As a country typically associated with its ban on women driving, uber-strict version of Islam and its fearsome religious police, Saudi Arabia is rarely a country associated with laughs.
But the kingdom's stand-up comedy scene is burgeoning, buoyed by the freedom provided to millions of young people by the internet and websites such as YouTube and Twitter, which have surged in a country where 67% of the population is under 30.
Fahad Albutairi, 30, is arguably one of Saudi Arabia's most famous comedians and was the first to appear live in the country at a public show in 2009 in Riyadh.
He has over 1.7 million Twitter followers and was recently listed as one of the most powerful Saudis under 40 by Dubai-based magazine Arabian Business.
The bulk of Fahad's fans have come via YouTube which, the Financial Times reported recently, Saudis watch obsessively.
As of March 2014, 90 million videos were viewed daily in the kingdom and as of June 2014 Saudi Arabia had more than 2.4m Twitter users, the highest penetration in the world.
Young Saudis are using Twitter, Facebook and YouTube as platforms to discuss taboo topics and establish serious debate over everything from government decisions to women's rights, state corruption to the minimum wage.
Fahad discovered his talent while studying at the University of Texas, in Austin, where he began performing stand-up comedy shows at open-mike nights. He had his first show in the Middle East in Bahrain in 2008 and has since shared the stage with American comedians Gabriel Iglesias and Dean Edwards.
Speaking to IBTimes UK from his home in Riyadh, he admits that his foray into comedy once moving back to Saudi Arabia was simple – he was bored.
Fahad teamed up with a local director Ali Alkalthmi, who he had met at a show in Riyadh, and the two men started a YouTube show named 'La Yekthar' which, in Saudi Arabic slang, means: 'Put a lid on it'.
They later set up a production company Telfaz11, which started with four people and has gradually expanded to involve over 30 people, operating in Riyadh and Jeddah, and producing a range of YouTube shows.
Fahad said that he was inspired by US comedians such as Philip Defranco and Ray William Johnson but admitted that at the start it was difficult to push the brash, American-style of stand-up on a more conservative Saudi audience.

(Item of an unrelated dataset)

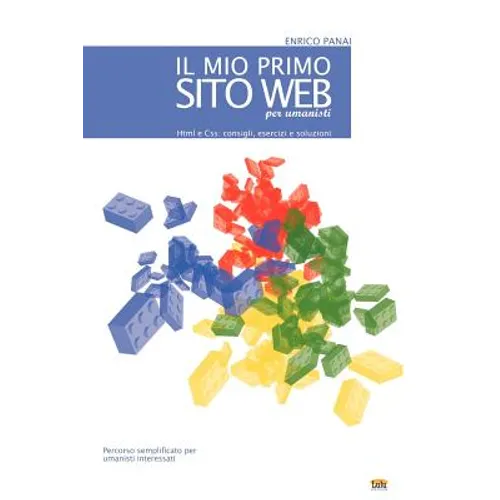 Il Mio Primo Sito Web (Per Umanisti)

La Yekthar has a distinctly political and social output and while lots of Saudis appreciate Fahad and other comedians' candour in broaching contentious topics, others do not. Even now, he said, such concerns are "a daily challenge".
"Some people appreciate the bravery to touch on sensitive issues, but others are angry, as I might be presenting something which runs against their views," he said.
Some of the most contentious topics Fahad addresses, however, have been tourism and education in Saudi Arabia rather than the obvious social issues relating to sex or religion. He said that many of his YouTube shows have led to huge Twitter debates.
As for those who might not like what he does, they simply don't watch it.
"The trend that has started to emerge amongst Saudis is that majority of viewers are being selective to what to watch in YouTube. That means that those watching the show have chosen to watch it," he said.
Fahad, alongside other Saudi comedians, have certainly raised the roof of freedom across different channels of Saudi media, and as they publish online they are not subject to government pressure or censorship.
Given that, he has to rely on his knowledge of his own country when deciding what he can say and what we can't.
"The show sketches do not get filtered out by any governmental bodies, nevertheless, we often get them checked by friends and people we trust. We are all Saudis, and we understand the society we live in, and we know what is right what is wrong," he said.
As for the future, Fahad believes that it is bright for both his own work and other Saudi comedians – not least because of a growing number of them online. He feels that this will encourage better jokes and better content in the years ahead.
As will the Saudi youth, who have used social media to draw in ideas from young people across the world.
"Young people form the majority of Saudi citizens and the younger generation is changing from being just ordinary consumers, to be makers and contributors, which consequently give them more power in the society," he said.